Latino turnout fell short in the 2016 presidential election, including in Florida where it declined by more than 7 percentage points compared with 2012, according to Dr. Romero. Had turnout not slumped in Florida and other states, Latinos could have tipped the balance enough to put Hillary Clinton in the White House. 

Nor are Latinos monolithic in their party leanings. A new study by the University of Houston points out that in some states – like Texas and Florida – larger percentages of Hispanics back Republicans than in other states, such as California and New York, though a majority still votes Democratic. 

A person holds a sign reading “Latinos for Trump” at the Republican National Convention in Cleveland on July 20, 2016. Most Latinos vote Democratic. Some Republicans fear that President Donald Trump’s rhetoric will deepen that attachment.
Carlo Allegri/Reuters/File

Another potentially mitigating factor: Latinos have pushed the Democratic Party to the left, at least on immigration. That could cost a presidential nominee in swing states. 

At the Democratic presidential debate in June, all of the candidates favored health care for unauthorized immigrants, yet polls show that a majority of voters think this is a bad idea. Some candidates also support decriminalizing illegal border crossings. Jeh Johnson, who served as Homeland Security secretary under President Barack Obama, told The Washington Post this was “tantamount to declaring publicly that we have open borders.” 

Yet Latino leaders are convinced that the president’s vituperative rhetoric about immigrants and his handling of the border will galvanize Latino voters and drive them to the polls. “Donald Trump is a more exaggerated and social media version of what Pete Wilson did to us,” says Ms. Gonzalez. “Donald Trump again has us motivated.”

That seemed to be the case in the 2018 midterm elections. Turnout overall reached a historic high for an off-year election, but it was particularly pronounced for Hispanics and Asians. 

According to the Pew Research Center, the number of Latino voters nearly doubled from the previous midterm – from 6.8 million to 11.7 million voters. 

That said, Dr. Romero is cautious about the “Trump effect,” arguing that Latinos care about specifics that affect their lives. 

Towering over all these caveats about turnout, party preferences, and swing states is population growth: More Latinos are joining the voter-age population every year. In California, Latino population growth and party preference – more than turnout rates – have proved decisive. In last year’s midterms, population growth and higher turnout among Latino voters helped oust Republicans in seven California congressional districts. 

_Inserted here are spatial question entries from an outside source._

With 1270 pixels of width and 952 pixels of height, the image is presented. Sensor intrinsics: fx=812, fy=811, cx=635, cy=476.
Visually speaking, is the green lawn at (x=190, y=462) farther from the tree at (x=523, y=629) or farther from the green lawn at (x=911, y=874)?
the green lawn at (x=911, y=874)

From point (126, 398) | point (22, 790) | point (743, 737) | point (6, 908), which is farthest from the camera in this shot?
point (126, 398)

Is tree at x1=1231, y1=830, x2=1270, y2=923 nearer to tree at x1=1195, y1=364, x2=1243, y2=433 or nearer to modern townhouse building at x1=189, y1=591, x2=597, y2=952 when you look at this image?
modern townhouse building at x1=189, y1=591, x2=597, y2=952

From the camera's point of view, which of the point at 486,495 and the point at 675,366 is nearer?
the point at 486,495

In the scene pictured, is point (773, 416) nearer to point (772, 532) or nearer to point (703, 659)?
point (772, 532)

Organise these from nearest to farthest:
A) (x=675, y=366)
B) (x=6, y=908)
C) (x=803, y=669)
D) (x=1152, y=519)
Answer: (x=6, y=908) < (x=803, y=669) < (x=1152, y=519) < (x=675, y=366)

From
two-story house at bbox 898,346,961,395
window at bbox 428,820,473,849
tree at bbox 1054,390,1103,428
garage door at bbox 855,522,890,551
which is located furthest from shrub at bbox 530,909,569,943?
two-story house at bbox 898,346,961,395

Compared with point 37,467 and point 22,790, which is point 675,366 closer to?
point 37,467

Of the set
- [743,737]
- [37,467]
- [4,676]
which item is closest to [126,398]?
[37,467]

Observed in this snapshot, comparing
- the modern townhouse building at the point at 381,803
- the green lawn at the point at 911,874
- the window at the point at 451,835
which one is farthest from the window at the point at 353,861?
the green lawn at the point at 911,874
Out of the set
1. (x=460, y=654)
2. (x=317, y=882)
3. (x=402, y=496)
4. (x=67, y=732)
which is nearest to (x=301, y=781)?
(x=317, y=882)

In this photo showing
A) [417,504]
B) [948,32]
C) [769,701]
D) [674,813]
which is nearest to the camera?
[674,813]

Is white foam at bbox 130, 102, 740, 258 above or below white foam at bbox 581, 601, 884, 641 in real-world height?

It’s not clear if and when Latino votes might reshape the presidential electoral map. Key red states to watch are Texas and Arizona, says Angie Gutierrez, a Ph.D. candidate studying the issue at the University of California, Los Angeles. 

In Texas “we saw a lot of Latinos go to the polls in the midterm election. I think this is an indication that Texas might not be staying with the Republican Party as long as some might think,” she says. But Latinos can’t flip these states by themselves; white voters also have to swing to the Democratic side. 

Could Texas and Arizona flip in the next election? 

Perhaps not by 2020, she says, “but I definitely think by 2024.”